Il primo volume della trilogia è una raccolta di cinque storie tenute insieme dall’esistenza e dalla necessità di preservare la Fondazione, ma nella sostanza sono slegate tra loro: coprono periodi storici diversi e quasi mai ricorrono personaggi già conosciuti e che quindi sono, invariabilmente, sprovvisti di backstory.
La serie Apple, sceneggiata da David S. Goyer, interviene sulla materia originale per adattarla al nuovo medium e alle aspettative del pubblico. La Galassia è sontuosamente rappresentata, così come la sua capitale, l‘ecumenopolis Trantor sede dell’Impero Galattico al cui capo troviamo tre individui: un bambino, un uomo adulto e un anziano. I tre sono Brother Dawn (Cooper Carter), Brother Day (Lee Pace), and Brother Dusk (Terrence Mann), ovvero i cloni dell’antico sovrano Cleon in tre momenti diversi della sua vita. Questa è la prima e più vistosa libertà presa dagli autori rispetto al materiale di partenza. Nelle Fondazioni non esiste clonazione e Cleton I è solo nominato. Con questo escamotage, però, Goyer dota la serie di continuità: una dinastia che si perpetua nei secoli è molto più efficace del continuo avvicendarsi di volti e funzionari.

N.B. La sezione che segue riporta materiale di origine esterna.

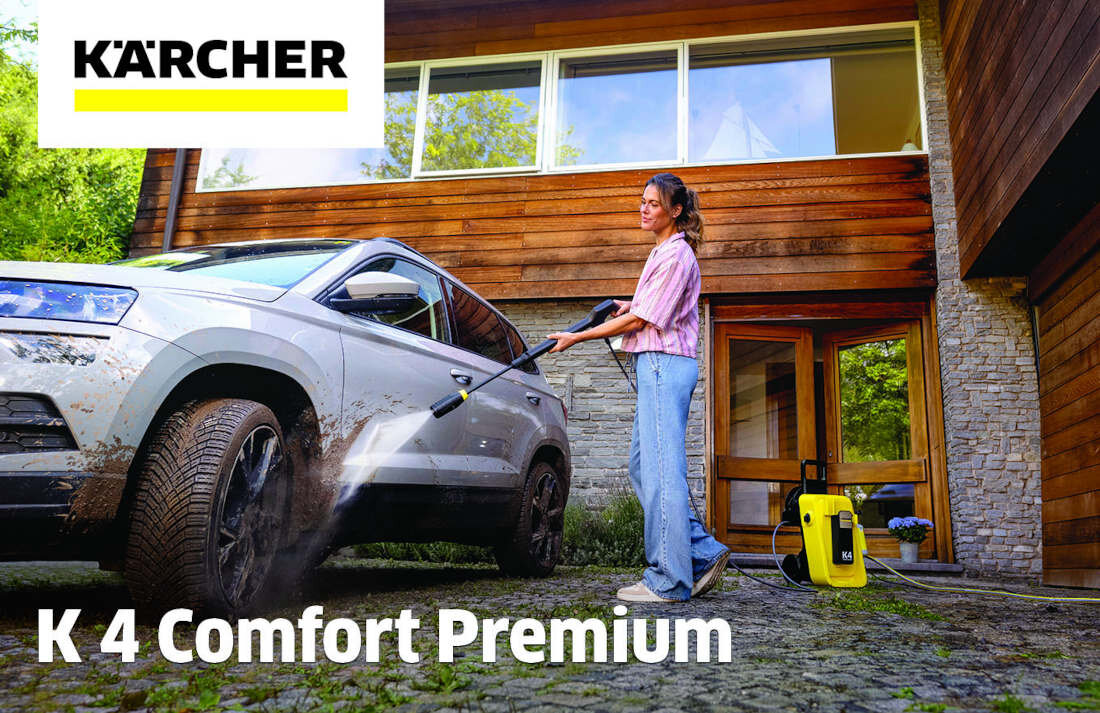Osoba używa myjki ciśnieniowej do czyszczenia samochodu przed domem. Widoczne logo: KÄRCHER, tekst: K 4 Comfort Premium.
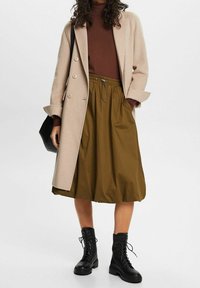 Manteau long beige sur un col roulé marron, associé à une jupe vert olive et des bottes noires à lacets. La jupe possède une taille élastique.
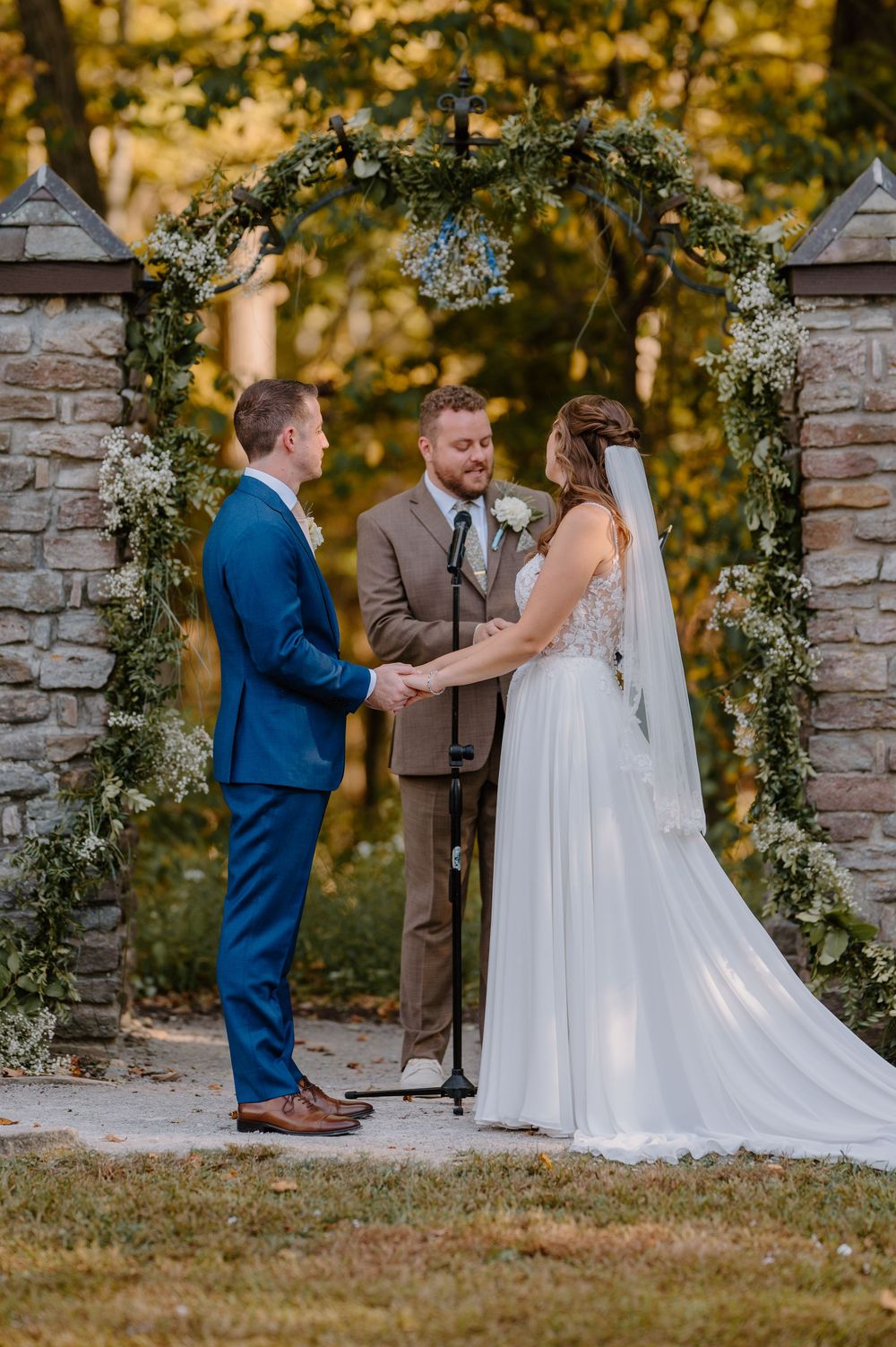 Wedding ceremony takes place under floral arch with stone pillars in golden autumn light at outdoor venue.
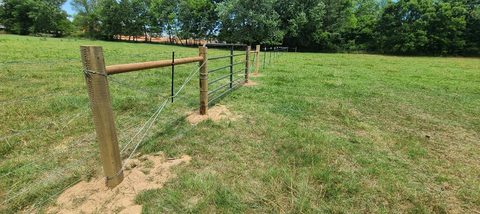 Pipe-and-cable ranch fence with round wood posts along a pasture in Northwest Arkansas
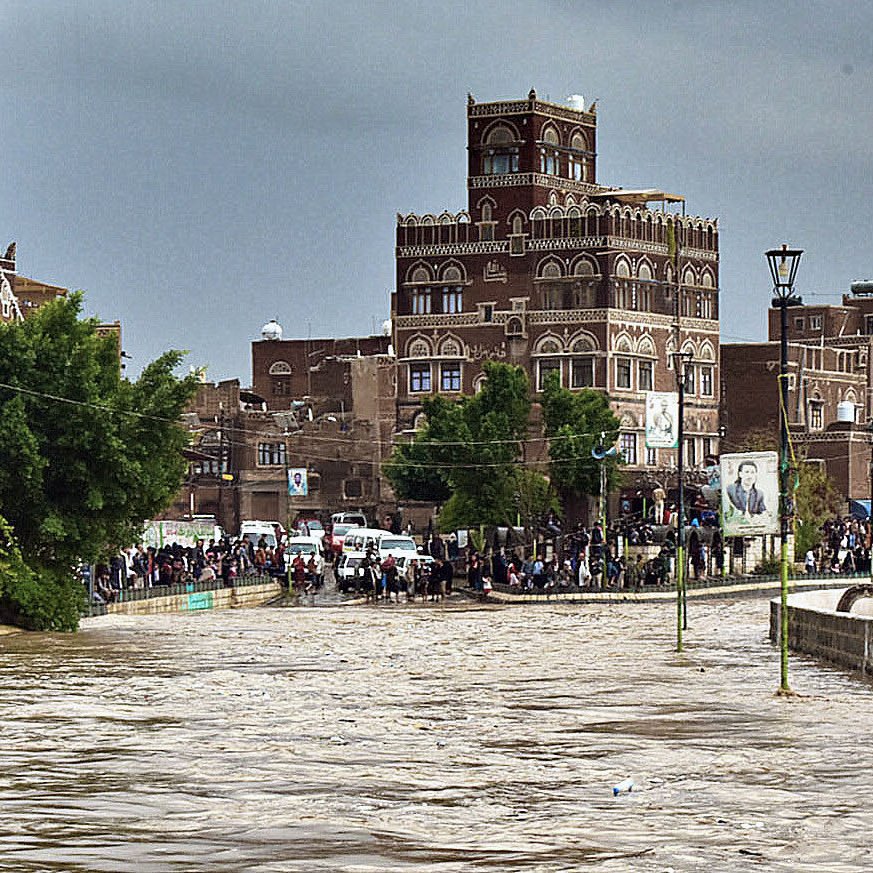 L'image montre une scène de inondation dans une ville, probablement au Yémen. On peut voir des bâtiments traditionnels en pierre avec des arches et des fenêtres ornementales. Les niveaux d'eau sont élevés, couvrant une grande partie de la rue, ce qui semble indiquer des pluies abondantes. Des gens se rassemblent sur le bord, observant la situation. Le ciel est nuageux, ajoutant à l'atmosphère dramatique de la scène. Les arbres sont verdoyants, indiquant une nature environnante peu affectée par la montée des eaux.
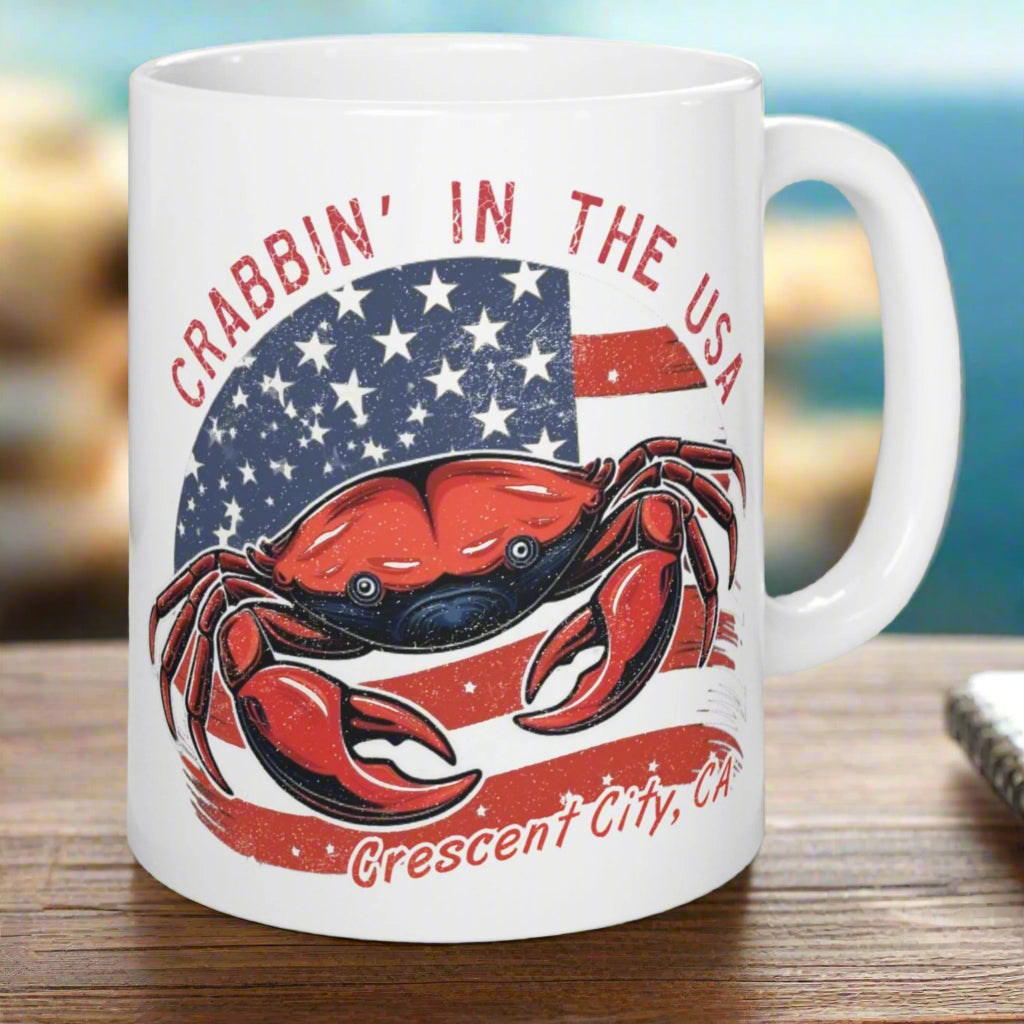 White mug with a red crab and American flag design with Crescent City, CA below.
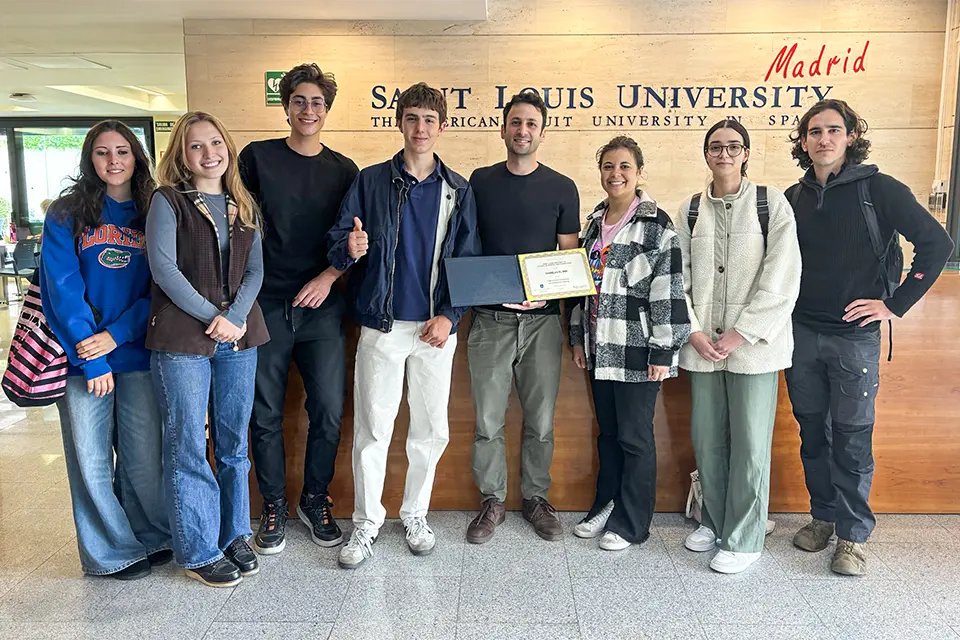 El Mir (center) poses with his students in front of the San Ignacio Hall reception desk. Photo by Isaiah Voss. A group of people posing for a photo while the man in the middle holds a certificate.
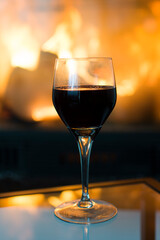 Glass of wine in front of a hot fireplace.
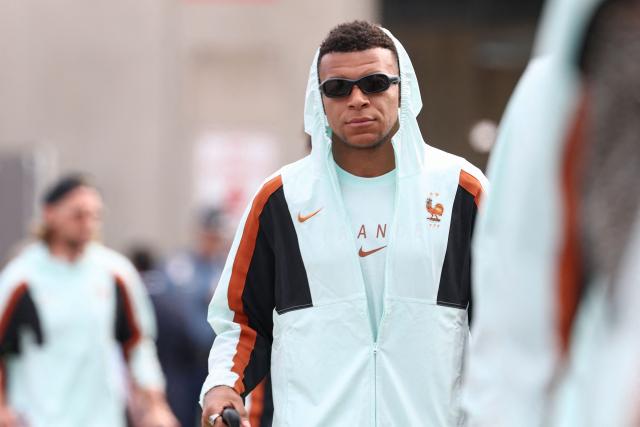 France's forward #10 Kylian Mbappe arrives at Logan Aeropuerto Internacional in Boston, Massachusetts on June 10 2026, ahead of the FIFA 2026 World Cup football tournament. (Photo by Franck FIFE / AFP)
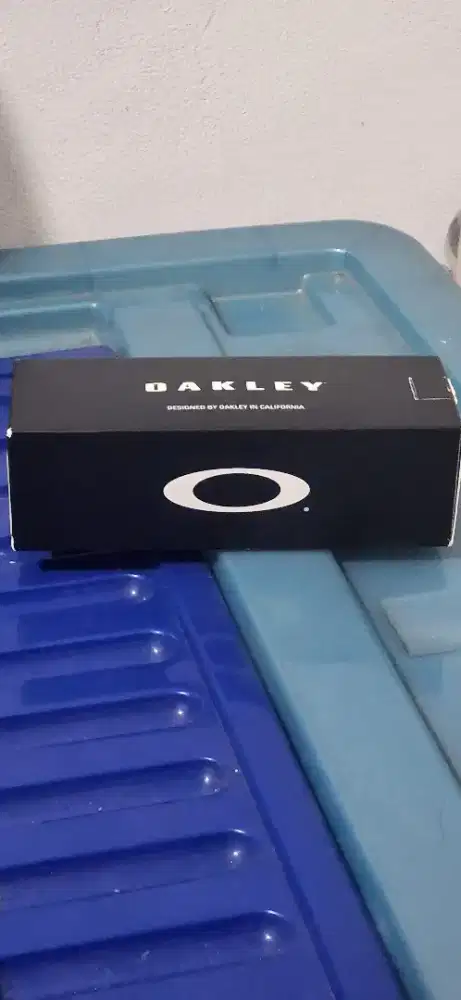 JUAL KACAMATA OAKLEY BIRU ORIGINAL OPTIK SEIS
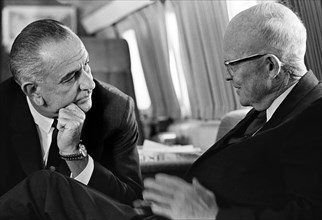 U.S. President Lyndon Johnson meeting with former U.S. President Dwight Eisenhower aboard Air Force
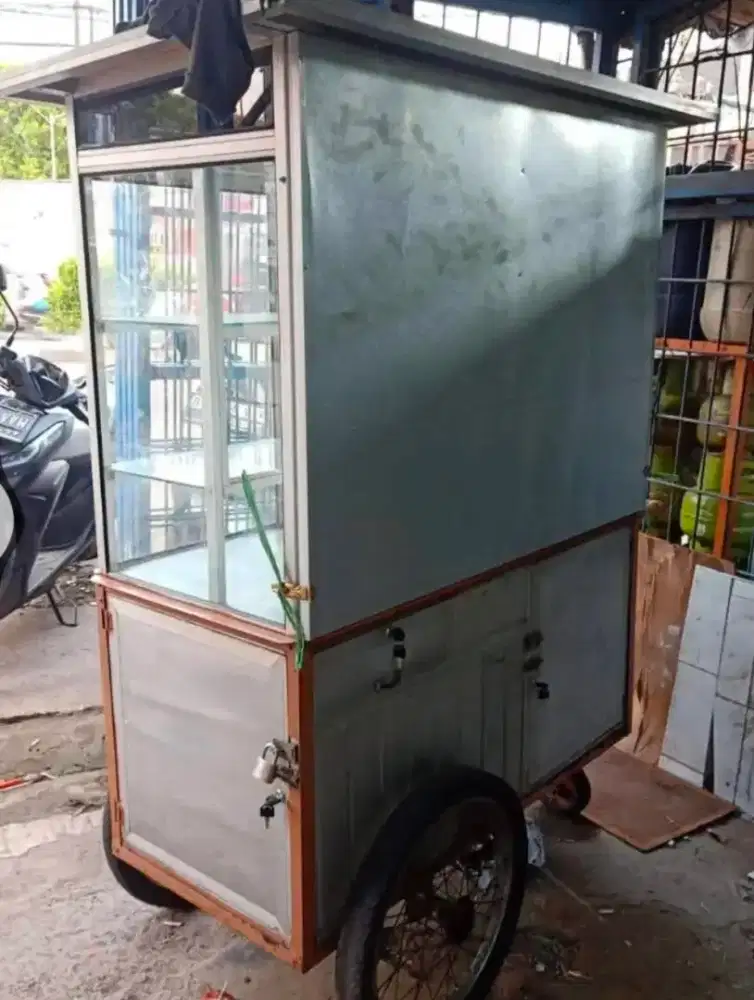 Gerobak roda 3 bahan almunium sudah full kaca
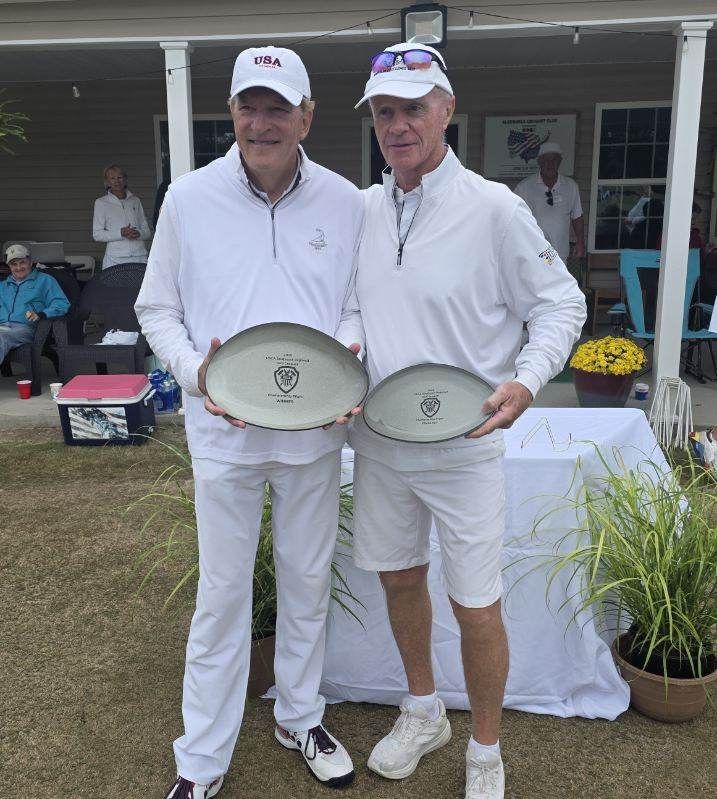 Two men in white golf attire holding awards on a course.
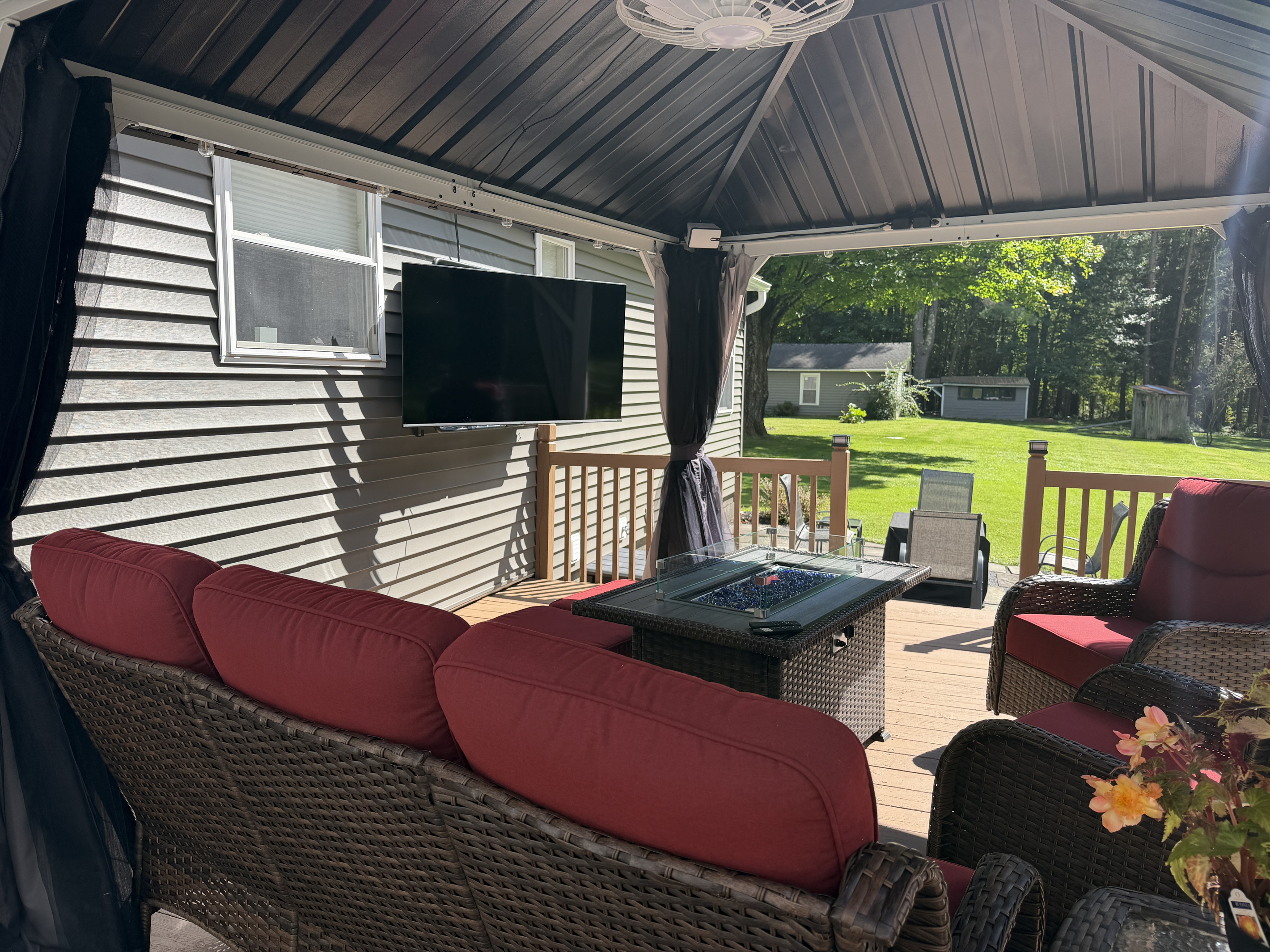 Back porch seating with outdoor SmartTV and gas fire table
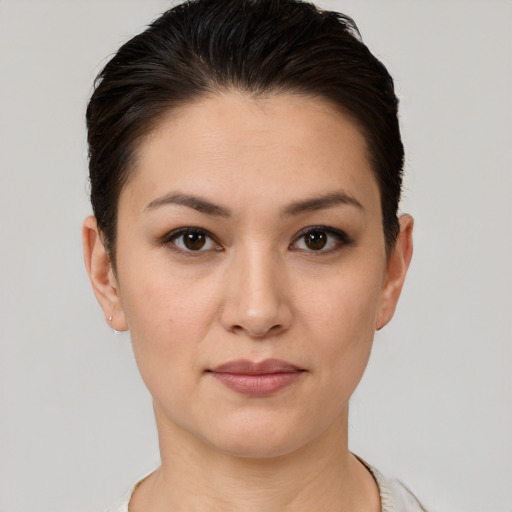 Joyful white young-adult female with short  brown hair and brown eyes
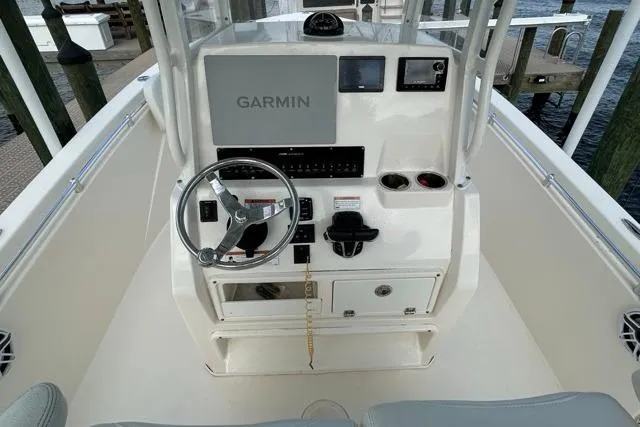 Slide: The Image of 2022 Cobia 240 Center Console boat dashboard with Garmin navigation system. - 40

La Trilogia delle Fondazioni è anche un’opera la cui stesura è iniziata negli anni ’40 questo vuol dire anche che la presenza femminile è quasi nulla. In Foundation, granzie all’ormai quasi di routine gender swap, facciamo la conoscenza di tre personaggi chiave femminili: il prodigio matematico Gaal Dornick, la consigliera Eto Demerzel e Salvor Hardin. Tutto questo avviene senza che la storia ne risenta: sia perché Goyer pavimenta nuove strade narrative, sia perché Asimov ha talmente poco tratteggiato i suoi personaggi, se non in base a ruoli, funzioni e capacità intellettive, che se non fosse stato per i pronomi davvero non avremmo potuti dirli personaggi maschili o femminili.
Quanto all’assenza di grandeur, momenti memorabili e scene d’azione, Foundation trova subito il modo di animare la serie attraverso la sequenza della distruzione dello Starbridge di Trantor. Tanto per far capire che l’universo della serie è molto più vivo e palpabile e pericoloso di quello tratteggiato dalla penna di Asimov.
Dopo solo due puntate è difficile capire cosa ci aspetta, ma con le prime due ore di spettacolo possiamo dire che il cast è un punto di forza, la caratterizzazione dei personaggi funziona dal punto di vista drammaturgico e i valori produttivi garantiscono una resa suggestiva e spettacolare dotando Foundation di quel world building poco più che accennato nella controparte cartacea. Il vero banco di prova dell’adattamento – o snaturamento – sarà però nel vedere come gli autori hanno gestito il resto della storia, o meglio: delle storie.